Sa main m'attrape lorsque je frôle le tissu de son sous-vêtement. Il repousse mon bras loin de son corps.
– Pas ce soir, April.
Rapidement, il s'endort. De mon côté, je tourne. Je suis frustrée, putain ! Et pas qu'un peu ! Il y a trop de choses : cette soirée pourrie, notre dispute, ses mots, encore une fois blessants, et même mon cœur qui l'imagine avec une autre femme.
Le sommeil ne vient pas. Je n'aime pas cette situation. Quelque chose en moi n'arrive pas à le croire et je me maudis de remettre sa parole en cause.
Il ne m'a jamais menti. Pourquoi cela commencerait ?
Mon téléphone vibre à plus d'une heure du matin, me coupant de mes pensées moroses et pessimistes.
Kelly :
[Désolée d'envoyer un message si tard... Mais je n'arrive pas à dormir. Je suis le genre de meuf qui pense beaucoup trop ! Et j'ai envie de me changer les idées. Ça te dit une sortie toutes les deux, vendredi soir ? Un moment entre nanas ne fait jamais de mal et je crois que j'en ai bien besoin...]
Warren détesterait cette idée. Moi avec Kelly ? Une fois lui a suffi, je crois. Pourtant, notre dispute me reste encore en travers de la gorge. J'ai envie de lui faire payer mon inquiétude et ma frustration de le voir rentrer ainsi ce soir.

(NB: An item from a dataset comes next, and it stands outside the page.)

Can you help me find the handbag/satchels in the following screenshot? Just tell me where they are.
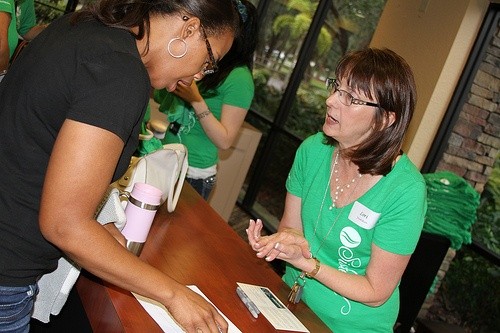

D'habitude, je lui aurais demandé si cela ne le dérangeait pas que je passe une soirée entre filles, mais les choses changent, il faut croire. À son tour de se rendre compte de ce que ça fait de se sentir con, le temps de quelques heures.
Ça lui fera les pieds.
Un petit sourire se dessine sur mes lèvres lorsque je tape ma réponse.